## Reading text
★ ★ ★
AP · Comparing Distributions of a Quantitative Variable · 14 min read · Updated 2026-05-10

Comparing Distributions of a Quantitative Variable — AP Statistics Study Guide

For: AP Statistics candidates sitting AP Statistics.

Covers: Systematic comparison of shape, center, spread, and outliers across two or more distributions of quantitative variables; graphical comparison with dotplots/histograms/boxplots; correct pairing of summary statistics; the 1.5*IQR outlier rule for comparisons.

You should already know: How to describe a single quantitative variable’s distribution. How to calculate common one-variable summary statistics. How to interpret basic graphical displays for quantitative data.

A note on the practice questions: All worked questions in the "Practice Questions" section below are original problems written by us in the AP Statistics style for educational use. They are not reproductions of past College Board / Cambridge / IB papers and may differ in wording, numerical values, or context. Use them to practise the technique; cross-check with official mark schemes for grading conventions.

1. What Is Comparing Distributions of a Quantitative Variable?

Comparing distributions of a quantitative variable is the foundational exploratory skill of systematically identifying similarities and differences between two or more groups of quantitative data, rather than describing a single distribution in isolation. Per the AP Statistics Course and Exam Description (CED), this topic falls within Unit 1 (Exploring One-Variable Data), which accounts for 15-20% of total exam score weight. This topic appears regularly on both multiple-choice (MCQ) and free-response (FRQ) sections of the exam: you can expect 1-2 standalone MCQs, and it is almost always the first component of a multi-part FRQ focused on exploratory analysis. Notation conventions follow standard one-variable statistics: subscripts label distinct groups, so $\overset{x}{ˉ}_{1}, s_{1}, M_{1}, I Q R_{1}$ refer to the mean, standard deviation, median, and interquartile range of Group 1, with matching notation for other groups. The core goal of comparison is to answer a practical question: do the groups differ systematically in their measured values, and if so, how?
★ ★ ★
## Problem 1
Return, word for word, the entries from the line containing "What distance separates" through the final entry, including both of those lines.

Stored items from a collection
★ ★ ★
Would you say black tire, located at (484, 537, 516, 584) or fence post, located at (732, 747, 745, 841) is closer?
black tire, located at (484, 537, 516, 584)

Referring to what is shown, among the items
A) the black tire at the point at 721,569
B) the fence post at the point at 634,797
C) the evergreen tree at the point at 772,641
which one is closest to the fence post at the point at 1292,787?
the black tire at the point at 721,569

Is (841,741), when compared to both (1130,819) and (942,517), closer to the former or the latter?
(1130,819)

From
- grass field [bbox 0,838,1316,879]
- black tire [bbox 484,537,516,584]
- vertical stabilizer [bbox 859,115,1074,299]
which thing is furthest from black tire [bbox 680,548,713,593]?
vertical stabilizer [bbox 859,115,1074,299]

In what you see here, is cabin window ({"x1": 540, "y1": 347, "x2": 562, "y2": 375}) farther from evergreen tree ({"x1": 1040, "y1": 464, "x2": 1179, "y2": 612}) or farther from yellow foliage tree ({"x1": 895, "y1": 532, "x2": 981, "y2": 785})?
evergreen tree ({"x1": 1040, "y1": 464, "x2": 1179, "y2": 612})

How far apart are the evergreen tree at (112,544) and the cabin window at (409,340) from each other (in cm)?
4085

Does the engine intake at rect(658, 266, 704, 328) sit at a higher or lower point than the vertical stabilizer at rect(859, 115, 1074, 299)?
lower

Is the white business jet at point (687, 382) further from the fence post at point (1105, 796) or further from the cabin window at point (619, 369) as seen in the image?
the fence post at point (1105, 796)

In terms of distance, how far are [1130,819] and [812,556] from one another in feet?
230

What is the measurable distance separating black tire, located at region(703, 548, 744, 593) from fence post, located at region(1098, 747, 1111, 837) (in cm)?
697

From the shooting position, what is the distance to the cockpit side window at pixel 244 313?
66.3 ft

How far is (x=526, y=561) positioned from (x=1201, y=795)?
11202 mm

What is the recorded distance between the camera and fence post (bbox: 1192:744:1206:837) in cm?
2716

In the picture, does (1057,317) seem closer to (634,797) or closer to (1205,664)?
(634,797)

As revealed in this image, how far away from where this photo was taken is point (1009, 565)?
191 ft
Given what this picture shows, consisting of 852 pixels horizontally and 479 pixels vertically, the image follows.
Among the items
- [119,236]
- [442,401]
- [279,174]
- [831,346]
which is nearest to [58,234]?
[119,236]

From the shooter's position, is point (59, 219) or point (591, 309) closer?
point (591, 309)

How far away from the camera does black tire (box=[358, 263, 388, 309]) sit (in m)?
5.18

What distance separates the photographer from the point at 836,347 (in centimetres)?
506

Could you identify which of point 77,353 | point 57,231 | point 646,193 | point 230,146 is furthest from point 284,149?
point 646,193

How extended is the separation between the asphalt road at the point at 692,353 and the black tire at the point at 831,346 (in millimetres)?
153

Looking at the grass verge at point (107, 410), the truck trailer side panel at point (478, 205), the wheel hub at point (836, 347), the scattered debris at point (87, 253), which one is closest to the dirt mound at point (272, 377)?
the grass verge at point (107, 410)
★ ★ ★
## Problem 2
Continue the study guide on comparing distributions of a quantitative variable from where it stops.

## Written answer 1
What distance separates the photographer from the point at 836,347 (in centimetres)?
506

Could you identify which of point 77,353 | point 57,231 | point 646,193 | point 230,146 is furthest from point 284,149?
point 646,193

How extended is the separation between the asphalt road at the point at 692,353 and the black tire at the point at 831,346 (in millimetres)?
153

Looking at the grass verge at point (107, 410), the truck trailer side panel at point (478, 205), the wheel hub at point (836, 347), the scattered debris at point (87, 253), which one is closest to the dirt mound at point (272, 377)?
the grass verge at point (107, 410)

## Written answer 2
2. Comparing Distributions Graphically

Comparisons almost always start with a graphical display, which lets you identify overall patterns and unusual features that may be hidden in summary statistics. Common displays for comparison are side-by-side dotplots (best for small datasets, show all individual points), overlapping or side-by-side histograms (best for large datasets, show overall shape), and side-by-side boxplots (ideal for comparing center, spread, and outliers across groups by explicitly displaying the five-number summary for each group). The consistent framework for graphical comparison follows four required components, in order: (1) compare shape, (2) compare center, (3) compare spread, (4) note any unusual features (outliers, clusters). All comparisons must be relative: you must explicitly state how one group differs from the other, not just describe one group in isolation.

Worked Example

A fitness researcher compares the number of minutes spent weekly doing cardio for two groups of adults: those who work full-time office jobs (Group O) and those who work full-time physically active jobs (Group A). The side-by-side dotplot of 12 adults per group is summarized below:

Group O: 10, 15, 20, 20, 25, 30, 30, 35, 40, 45, 50, 60
Group A: 0, 5, 10, 15, 15, 20, 20, 25, 30, 35, 40, 45

Compare the distributions of weekly cardio time graphically.

Shape: Both distributions are roughly unimodal and symmetric, with no extreme skewness.
Center: The center of the office worker distribution is higher: the median cardio time for Group O is 30 minutes, compared to 20 minutes for Group A.
Spread: The spread of values is similar for both groups: the range for Group O is $60 - 10 = 50$ minutes, and the range for Group A is $45 - 0 = 45$ minutes, so only a small difference in variability.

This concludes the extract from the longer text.